Aim 1: From the article on coping under pressure, echo word for word the passage starting at "1. Get Some" and ending at "- Unrealistic timescales.".
Aim 2: In the article on coping under pressure, what was the word limit the generals were given for their summary?
Aim 3: Carry the article on coping under pressure forward from its last sentence, writing the next part.
— BEGIN Text —
When the pressure's on it can be difficult to keep your head above water.
In ‘Willpower’ by Roy F. Baumeister and John Tierney, one of the stories told is what happened when a psychologist, who’d been invited to give a talk about managing time, met an elite group of generals at the Pentagon.
The psychologist asked them to write a summary of their approach to managing their affairs. To keep it short, they were instructed to use no more than 25 words. Several minutes later, all bar one of the generals was completely stumped: given the vast range and complexity of their responsibilities, how was it possible to boil this down to 25 words or less?
Only the lone female general in the room managed to complete the task. Here’s what she said:
First I make a list of priorities: one, two, three and so on. Then I cross out everything from three on down.
When the pressure's on we all need to find a way to cope. If you find the general's advice too extreme – here are 10 more strategies to help you cope when the pressure's on.
1. Get Some Perspective
It can be all too easy to get sucked into the vortex when you're under pressure – and if this happens you'll lose sight of the big picture. It's really important to retain perspective. Stand back a little from what's happening and make sure you can still see what specific contribution you can make in response to the situation.
If you're only reacting to events as they hit you, you're going to find yourself in some unexpected places. Take a moment to think about what's happening – then make a plan and start to be proactive. That way you can influence what happens next.
2. Identify The Cause
If you're under pressure there's always a reason. So if you feel you're sinking it's vital that you take a pause. Look for reasons for the feelings of pressure you're experiencing. There might be more than one cause. Here are some of the most common ones.
- Unrealistic timescales.
- Too many priorities.
- Unexpected urgent event.
- Missed deadline.
- Too much to do.
- Lack of sleep.
- Feeling unwell.
- Depression or anxiety.
Whatever the cause, if you can't identify it, you won't be able to put things right. Once you've identified the cause you can implement some of the strategies mentioned below.
— END Text —
— BEGIN Data shown —
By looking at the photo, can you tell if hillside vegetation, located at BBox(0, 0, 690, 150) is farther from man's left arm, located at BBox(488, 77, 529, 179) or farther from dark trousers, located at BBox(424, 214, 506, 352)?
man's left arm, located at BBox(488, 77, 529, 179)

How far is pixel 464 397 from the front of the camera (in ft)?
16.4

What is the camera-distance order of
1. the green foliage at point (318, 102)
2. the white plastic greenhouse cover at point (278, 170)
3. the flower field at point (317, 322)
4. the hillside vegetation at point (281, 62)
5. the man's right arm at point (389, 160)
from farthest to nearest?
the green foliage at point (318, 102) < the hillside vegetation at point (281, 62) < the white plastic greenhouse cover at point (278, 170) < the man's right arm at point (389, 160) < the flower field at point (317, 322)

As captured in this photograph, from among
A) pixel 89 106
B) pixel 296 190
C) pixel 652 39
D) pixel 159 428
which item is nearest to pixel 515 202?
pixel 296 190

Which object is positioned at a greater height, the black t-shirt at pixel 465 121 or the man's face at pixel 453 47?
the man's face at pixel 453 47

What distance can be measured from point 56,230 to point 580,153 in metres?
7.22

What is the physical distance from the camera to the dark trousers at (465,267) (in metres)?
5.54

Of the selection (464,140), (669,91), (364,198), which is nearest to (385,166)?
— END Data shown —
Exercise response 1:
1. Get Some Perspective
It can be all too easy to get sucked into the vortex when you're under pressure – and if this happens you'll lose sight of the big picture. It's really important to retain perspective. Stand back a little from what's happening and make sure you can still see what specific contribution you can make in response to the situation.
If you're only reacting to events as they hit you, you're going to find yourself in some unexpected places. Take a moment to think about what's happening – then make a plan and start to be proactive. That way you can influence what happens next.
2. Identify The Cause
If you're under pressure there's always a reason. So if you feel you're sinking it's vital that you take a pause. Look for reasons for the feelings of pressure you're experiencing. There might be more than one cause. Here are some of the most common ones.
- Unrealistic timescales.

Exercise response 2: No more than 25 words.

Exercise response 3:
3. Ask For Help
When you're under pressure a sensible thing to do is ask for help. Asking for help is not a sign of weakness – it's an appropriate response to excessive pressure.
I had trouble with this one earlier in my career. I found I could overcome my resistance to seeking support by thinking through the consequences of failing to get the help I needed. Then it became clear that it was nearly always far worse to avoid getting help than the alternative. Also, people are usually surprisingly willing to lend their help. People enjoy feeling useful.
So don't be a hero – look for and get the help you need.
4. Engage Your Team Fully
If you work in a team now is the moment to make sure they're fully engaged. If you're the leader of the team then take some time to fill them in on your difficulty. This may open the door to some new responses which hadn't occurred to you. It might also lighten your load.
If you're a team member, share your current situation with the rest of the team. It might be that everyone else is too busy to help in any practical sense. It's nevertheless good to calibrate the pressure you're experiencing. While it may be cold comfort, knowing that you're not alone can lift some of your anxiety.
5. Remember Your Priorities
If you read this post you'll know how important it is to remember why you're doing what you're doing. Being mindful of your most important priorities can help you get back on track when the pressure's on.
One good tactic is to clear away everything that isn't a core priority. Close all the open tabs on your browser shut down your emails. Turn off your phone or put it on silent. Think about what your priorities are. Write them down.
Now selectively re-engage with the world and whatever it is that's creating the feeling of pressure. With any luck, you'll have found some fresh perspective and will understand what you have to do next.
6. Make A Change
By definition, you're not in a standard situation. Something is pushing you away from what's normal. My advice is to do something positive to acknowledge your changed situation. Here are some ways you can do that.
- Relocate yourself or your team – demonstrate that something unusual is happening by moving to a new location. It might be where the root of the problem is, or it might be into a 'war-room.' This signals that something out of the ordinary is happening and a new response is needed.
- Temporarily cease some activities – maybe you're required to complete a monthly return, or perhaps you would normally spend time on administrative jobs. Negotiate a temporary halt to all lower value activities while you focus on digging yourself out of the hole.
- Make a new delegation – make the best use of the people around you. One way to do this is to change what you delegate. Shift some of your responsibilities to some new people in your team to buy yourself time. As a side benefit, you'll learn a lot about their capabilities when you do.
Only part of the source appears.